──────── Listed records ────────

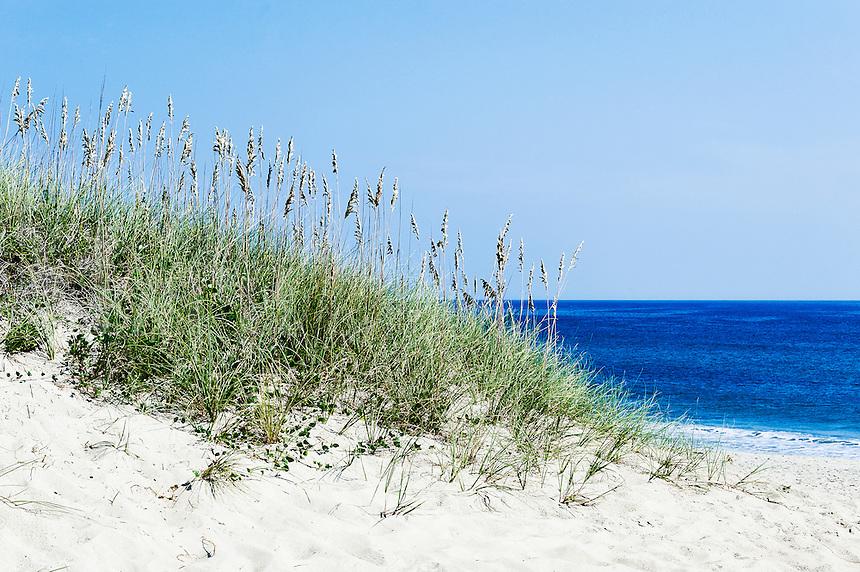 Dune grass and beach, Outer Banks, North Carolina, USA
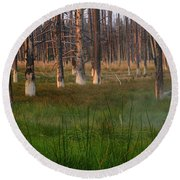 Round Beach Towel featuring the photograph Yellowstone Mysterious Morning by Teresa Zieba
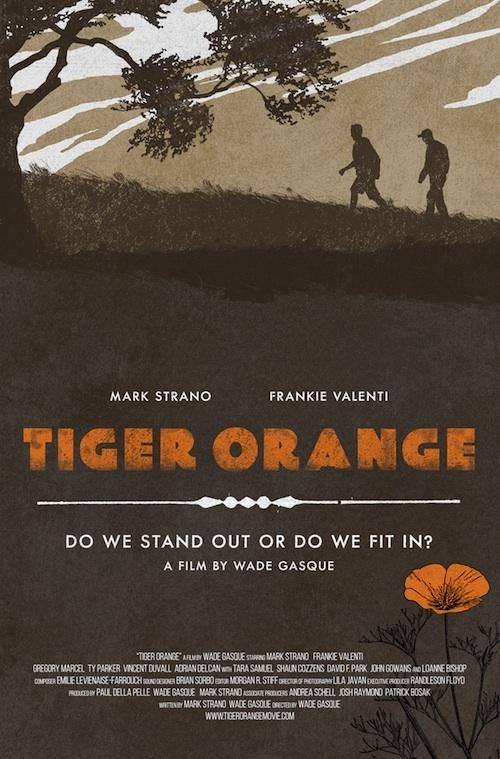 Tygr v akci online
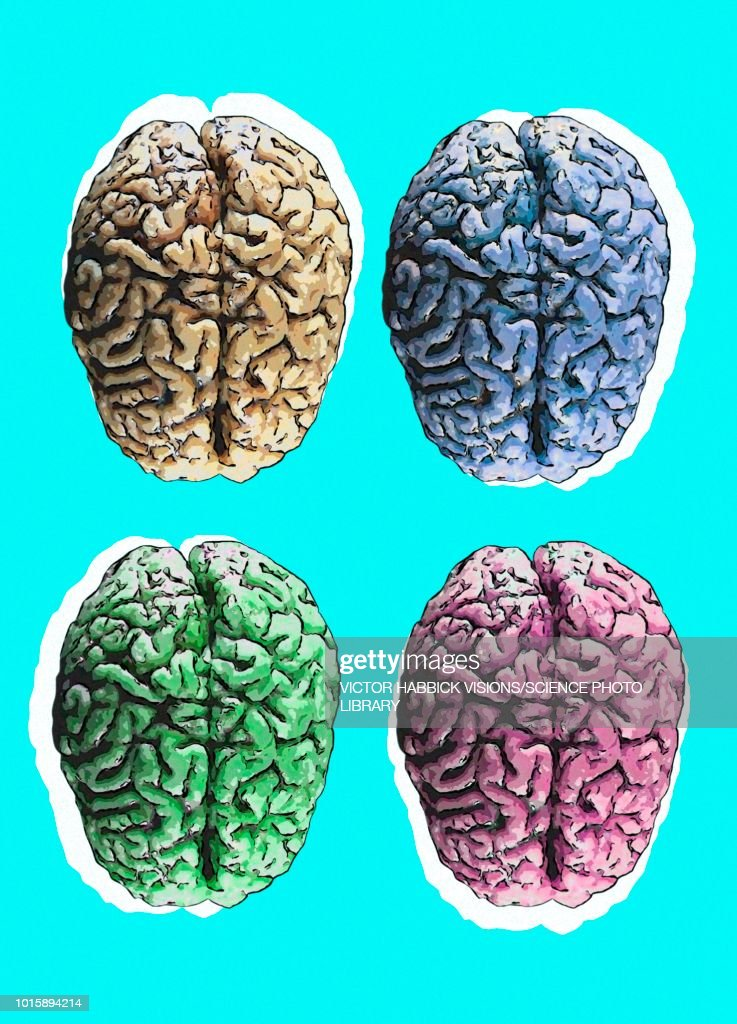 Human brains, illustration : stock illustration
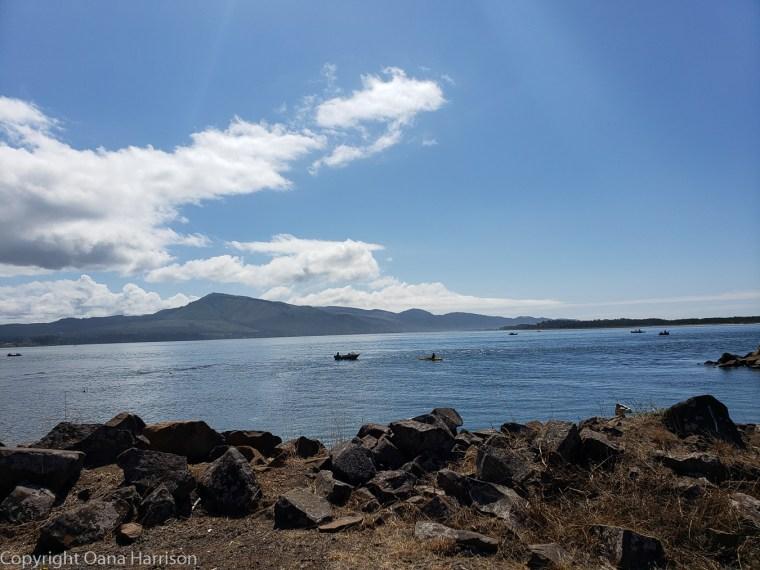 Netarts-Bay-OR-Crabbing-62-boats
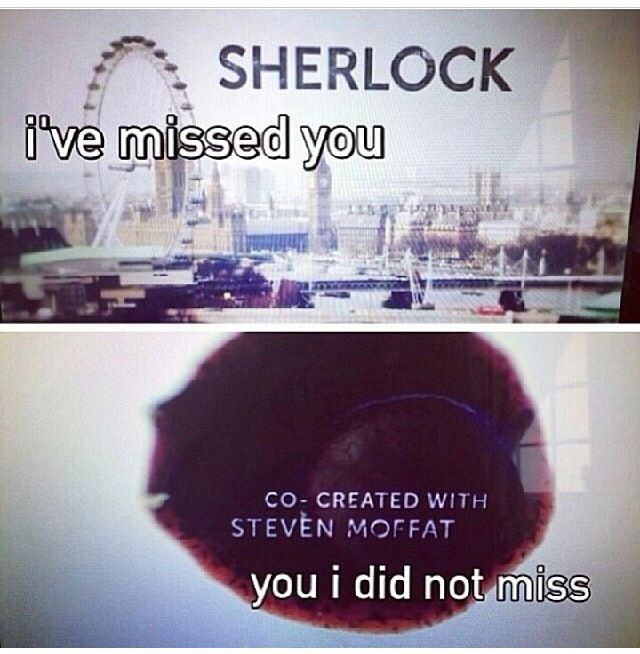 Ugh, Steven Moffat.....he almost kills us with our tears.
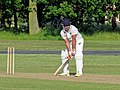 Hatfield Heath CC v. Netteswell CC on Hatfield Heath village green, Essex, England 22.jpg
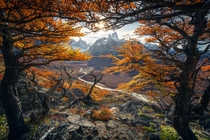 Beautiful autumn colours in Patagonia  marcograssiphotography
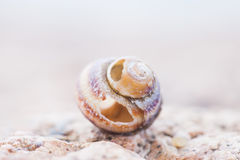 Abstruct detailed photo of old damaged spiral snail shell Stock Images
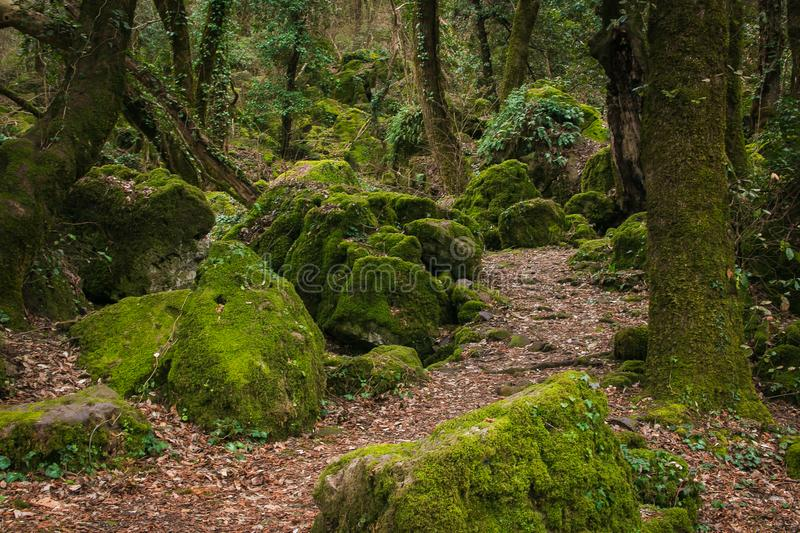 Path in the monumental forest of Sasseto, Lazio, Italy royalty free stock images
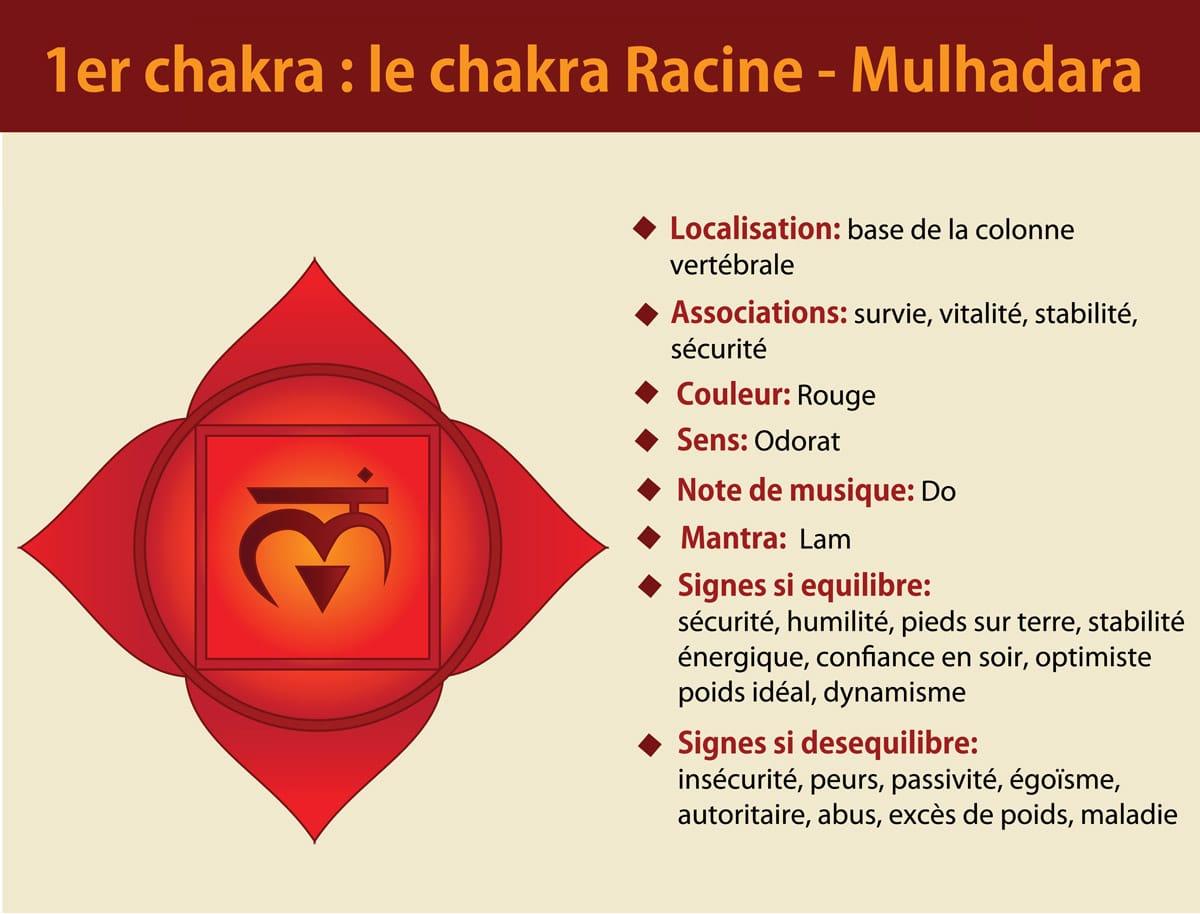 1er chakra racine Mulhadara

────────

* Your task
The pictures should not be reproduced; quote all of the other material exactly.

* Output of the task
 Dune grass and beach, Outer Banks, North Carolina, USA
 Round Beach Towel featuring the photograph Yellowstone Mysterious Morning by Teresa Zieba
 Tygr v akci online
 Human brains, illustration : stock illustration
 Netarts-Bay-OR-Crabbing-62-boats
 Ugh, Steven Moffat.....he almost kills us with our tears.
 Hatfield Heath CC v. Netteswell CC on Hatfield Heath village green, Essex, England 22.jpg
 Beautiful autumn colours in Patagonia  marcograssiphotography
 Abstruct detailed photo of old damaged spiral snail shell Stock Images
 Path in the monumental forest of Sasseto, Lazio, Italy royalty free stock images
 1er chakra racine Mulhadara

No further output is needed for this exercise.